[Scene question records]
'''

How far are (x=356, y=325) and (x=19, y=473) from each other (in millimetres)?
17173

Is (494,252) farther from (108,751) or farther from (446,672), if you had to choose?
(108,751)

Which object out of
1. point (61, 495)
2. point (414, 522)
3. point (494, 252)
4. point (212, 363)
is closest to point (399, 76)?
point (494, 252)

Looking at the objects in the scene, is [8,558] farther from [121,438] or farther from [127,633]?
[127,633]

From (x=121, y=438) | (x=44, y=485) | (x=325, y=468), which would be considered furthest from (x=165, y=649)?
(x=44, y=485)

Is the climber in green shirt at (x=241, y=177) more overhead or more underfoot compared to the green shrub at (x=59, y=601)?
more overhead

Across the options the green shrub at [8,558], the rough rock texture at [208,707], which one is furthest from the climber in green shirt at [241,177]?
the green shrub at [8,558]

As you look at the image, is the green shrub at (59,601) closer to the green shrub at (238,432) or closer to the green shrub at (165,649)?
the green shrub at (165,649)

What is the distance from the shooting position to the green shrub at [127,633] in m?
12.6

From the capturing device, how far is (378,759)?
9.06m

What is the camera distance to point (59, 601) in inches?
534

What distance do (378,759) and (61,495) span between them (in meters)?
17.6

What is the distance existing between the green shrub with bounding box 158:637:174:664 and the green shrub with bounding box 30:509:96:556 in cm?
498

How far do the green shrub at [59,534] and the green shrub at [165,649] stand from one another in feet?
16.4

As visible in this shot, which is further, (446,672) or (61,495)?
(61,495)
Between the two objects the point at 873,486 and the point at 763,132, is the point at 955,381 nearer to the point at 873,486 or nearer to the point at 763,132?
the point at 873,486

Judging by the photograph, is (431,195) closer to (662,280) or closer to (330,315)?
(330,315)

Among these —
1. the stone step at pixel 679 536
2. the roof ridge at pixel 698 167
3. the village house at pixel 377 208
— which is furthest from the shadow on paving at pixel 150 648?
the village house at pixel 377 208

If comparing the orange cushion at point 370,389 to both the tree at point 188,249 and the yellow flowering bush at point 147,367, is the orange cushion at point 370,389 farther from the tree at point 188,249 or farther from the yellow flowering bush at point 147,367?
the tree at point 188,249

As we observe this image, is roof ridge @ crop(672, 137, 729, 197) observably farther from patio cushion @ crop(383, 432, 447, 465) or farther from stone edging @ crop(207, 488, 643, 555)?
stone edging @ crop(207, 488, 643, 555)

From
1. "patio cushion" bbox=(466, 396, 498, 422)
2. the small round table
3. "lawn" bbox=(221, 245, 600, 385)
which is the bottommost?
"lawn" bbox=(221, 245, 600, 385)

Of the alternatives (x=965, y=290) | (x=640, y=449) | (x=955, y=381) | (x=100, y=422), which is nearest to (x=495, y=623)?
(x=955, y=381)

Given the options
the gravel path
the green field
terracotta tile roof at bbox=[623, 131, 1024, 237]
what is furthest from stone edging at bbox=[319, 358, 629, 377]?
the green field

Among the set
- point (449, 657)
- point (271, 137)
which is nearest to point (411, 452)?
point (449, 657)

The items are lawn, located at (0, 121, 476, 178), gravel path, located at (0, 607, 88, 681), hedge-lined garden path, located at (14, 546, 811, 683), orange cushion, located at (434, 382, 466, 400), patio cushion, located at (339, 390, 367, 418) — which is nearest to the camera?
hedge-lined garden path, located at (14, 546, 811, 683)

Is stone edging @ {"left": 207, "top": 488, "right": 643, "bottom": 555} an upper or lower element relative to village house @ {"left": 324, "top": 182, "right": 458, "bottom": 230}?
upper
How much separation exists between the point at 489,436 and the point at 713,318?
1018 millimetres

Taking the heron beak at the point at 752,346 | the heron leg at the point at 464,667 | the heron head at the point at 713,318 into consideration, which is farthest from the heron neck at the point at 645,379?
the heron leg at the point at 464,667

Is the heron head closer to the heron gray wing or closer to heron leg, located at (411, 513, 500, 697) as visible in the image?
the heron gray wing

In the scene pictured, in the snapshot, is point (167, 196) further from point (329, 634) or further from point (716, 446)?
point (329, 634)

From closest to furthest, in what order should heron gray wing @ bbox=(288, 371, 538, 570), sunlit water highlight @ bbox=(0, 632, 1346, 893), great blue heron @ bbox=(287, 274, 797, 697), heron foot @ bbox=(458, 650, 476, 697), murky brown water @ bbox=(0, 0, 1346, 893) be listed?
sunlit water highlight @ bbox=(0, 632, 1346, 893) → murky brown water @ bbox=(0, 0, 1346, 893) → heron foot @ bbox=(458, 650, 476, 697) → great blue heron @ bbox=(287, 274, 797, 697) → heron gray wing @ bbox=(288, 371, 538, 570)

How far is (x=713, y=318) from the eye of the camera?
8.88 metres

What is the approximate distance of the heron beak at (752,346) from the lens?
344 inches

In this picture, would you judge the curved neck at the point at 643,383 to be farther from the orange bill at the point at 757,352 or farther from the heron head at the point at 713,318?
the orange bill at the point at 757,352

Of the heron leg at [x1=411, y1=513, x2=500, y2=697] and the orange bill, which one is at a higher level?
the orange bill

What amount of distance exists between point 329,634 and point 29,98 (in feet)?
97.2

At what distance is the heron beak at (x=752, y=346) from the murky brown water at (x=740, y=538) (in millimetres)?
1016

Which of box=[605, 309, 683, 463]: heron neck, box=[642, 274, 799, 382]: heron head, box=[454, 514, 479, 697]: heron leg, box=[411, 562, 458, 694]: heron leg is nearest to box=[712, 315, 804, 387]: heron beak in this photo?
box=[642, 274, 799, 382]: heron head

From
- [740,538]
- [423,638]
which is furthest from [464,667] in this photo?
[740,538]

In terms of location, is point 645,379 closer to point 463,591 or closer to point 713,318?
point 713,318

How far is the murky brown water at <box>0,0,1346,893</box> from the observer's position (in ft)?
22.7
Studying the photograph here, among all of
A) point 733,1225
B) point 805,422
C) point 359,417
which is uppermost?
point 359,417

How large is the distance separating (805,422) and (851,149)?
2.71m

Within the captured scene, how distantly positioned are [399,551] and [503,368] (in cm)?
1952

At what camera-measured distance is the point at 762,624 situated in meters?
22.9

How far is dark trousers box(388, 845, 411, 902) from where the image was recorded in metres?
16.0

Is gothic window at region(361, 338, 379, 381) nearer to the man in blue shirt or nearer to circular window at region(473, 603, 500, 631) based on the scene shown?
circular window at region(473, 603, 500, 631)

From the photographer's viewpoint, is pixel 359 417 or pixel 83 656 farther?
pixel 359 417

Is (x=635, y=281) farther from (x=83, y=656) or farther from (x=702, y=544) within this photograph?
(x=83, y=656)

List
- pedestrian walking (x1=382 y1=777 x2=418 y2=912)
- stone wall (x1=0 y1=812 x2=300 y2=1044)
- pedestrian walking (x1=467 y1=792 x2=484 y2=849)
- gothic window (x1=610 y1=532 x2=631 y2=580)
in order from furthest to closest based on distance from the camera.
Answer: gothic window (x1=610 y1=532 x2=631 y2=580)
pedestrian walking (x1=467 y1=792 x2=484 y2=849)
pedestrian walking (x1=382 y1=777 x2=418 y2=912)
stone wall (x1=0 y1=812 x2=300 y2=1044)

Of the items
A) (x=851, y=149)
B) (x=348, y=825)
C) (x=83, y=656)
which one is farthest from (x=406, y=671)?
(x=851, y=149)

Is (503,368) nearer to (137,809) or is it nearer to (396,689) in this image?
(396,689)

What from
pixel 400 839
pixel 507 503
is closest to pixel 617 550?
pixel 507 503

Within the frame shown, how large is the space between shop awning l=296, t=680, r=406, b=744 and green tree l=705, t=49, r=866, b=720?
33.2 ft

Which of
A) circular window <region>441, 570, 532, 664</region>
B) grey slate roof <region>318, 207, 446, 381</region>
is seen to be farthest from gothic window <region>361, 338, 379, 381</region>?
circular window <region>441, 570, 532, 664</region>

'''

# DIRECTIONS FOR THIS TASK:
Nothing outside the span should appear: transcribe the lines from the one containing "Of the items" through the last line of the records.

# FINAL RESULT:
Of the items
A) (x=851, y=149)
B) (x=348, y=825)
C) (x=83, y=656)
which one is farthest from (x=406, y=671)?
(x=851, y=149)

Is (503,368) nearer to (137,809) or is it nearer to (396,689) in this image?
(396,689)

What from
pixel 400 839
pixel 507 503
is closest to pixel 617 550?
pixel 507 503

Within the frame shown, how large is the space between shop awning l=296, t=680, r=406, b=744 and green tree l=705, t=49, r=866, b=720?
33.2 ft

Which of
A) circular window <region>441, 570, 532, 664</region>
B) grey slate roof <region>318, 207, 446, 381</region>
is seen to be farthest from gothic window <region>361, 338, 379, 381</region>?
circular window <region>441, 570, 532, 664</region>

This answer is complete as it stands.